Liberty and the BNP, November 20, 2008
For the far right to appeal to a liberalism they hold in contempt is pathetic, but there is a strong practical case to defend free association
Last month, a leading Holocaust denier, Dr Fredrick Toben, was arrested at Heathrow on a European arrest warrant. In court he complained that there was a witch-hunt mentality in Germany and that the Germans were out to get him. He appeared not to appreciate the irony of this accusation.
In the same way, it is hard to take entirely seriously the lamentations of the British National Party over the publication of its membership list. Having complained that the publication of the list opened its vulnerable members to violence and intimidation, Simon Darby, the BNP spokesman, announced that the person responsible for publication had made a serious mistake. ‘I wouldn’t want to have done that,’ he said. ‘I wouldn’t be sleeping well tonight.’ The juxtaposition of plea for sympathy and veiled threat was not, as with Dr Toben, intended to be ironic.

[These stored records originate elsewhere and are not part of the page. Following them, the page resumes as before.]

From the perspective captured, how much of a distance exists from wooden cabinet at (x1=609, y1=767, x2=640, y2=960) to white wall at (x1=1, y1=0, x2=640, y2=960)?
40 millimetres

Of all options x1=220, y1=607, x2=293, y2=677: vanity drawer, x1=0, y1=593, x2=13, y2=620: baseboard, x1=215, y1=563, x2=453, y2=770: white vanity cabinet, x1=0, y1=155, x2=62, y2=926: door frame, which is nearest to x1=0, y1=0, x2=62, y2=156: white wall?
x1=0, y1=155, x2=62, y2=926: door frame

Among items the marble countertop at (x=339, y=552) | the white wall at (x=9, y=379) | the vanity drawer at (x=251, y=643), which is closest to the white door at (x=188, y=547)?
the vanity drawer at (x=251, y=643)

Nor was Nick Griffin, the party leader, employing irony when he announced that he believed that the human rights of his members had been breached and that he might use the Human Rights Act to seek redress.
The exposure of the British National Party’s hypocrisy – appealing to a liberalism that it holds in contempt – is one reason to welcome the list’s publication. A second is that it reveals that the party remains tiny and weak, despite its electoral success. Finally, the breach of security is likely to undermine and distract the party leadership at a time when it might be hoping to use the recession as a recruiting sergeant. Yesterday numerous party members were calling for Mr Griffin to resign.

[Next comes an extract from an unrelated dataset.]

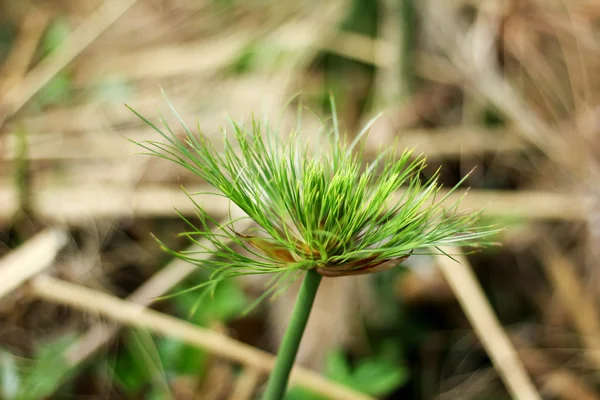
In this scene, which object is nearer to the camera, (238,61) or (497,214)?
(497,214)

Yet for those who believe, as The Times does, that liberty is the best defence of liberalism, satisfaction at the blow to the BNP should be limited. The breach of the privacy of members, with the publication of their addresses and telephone numbers, is regrettable. If a concentrated effort were made to prevent BNP members from earning a living that would be more regrettable still.
These concerns are not inspired by a naive belief that the purity of liberalism must never be sullied. They derive from a cool and practical assessment of the advantages to be gained from a defence of free association.
First, democrats gain when political arguments are advanced by open debate and settled by ballot. Extremists prefer threat and counter-threat. Far-left and far-right groups often seek to dominate politics by trying to ban each other and using violence to silence their opponents. In this way they feed off each other. Threats made against BNP members and by BNP members in the past 48 hours illustrate this danger.
Secondly, the introduction of a political test for employment might quickly become a serious blow against liberty. If membership of the BNP is regarded as grounds for dismissal, how long before the same is true of membership of other parties or of certain religious sects? In universities, bans that start as injunctions against members of far-right groups have often mutated to much more serious, and broader, threats to free speech than the far Right itself poses.
This potential for a creeping threat to liberty has to be balanced against the immediate harm that allowing BNP members to be employed in public service might cause. There have been moments in history – the American Communist Party in the 1940s, for instance – when a political organisation is an active conspiracy against democracy and seeks to work inside the State in order to subvert it. Where such an organisation has muscle and finance, there may be a case for a ban. The BNP, for the moment, is thankfully nowhere near such a point.
The defenders of liberty should remain willing to trust the power of their ideal.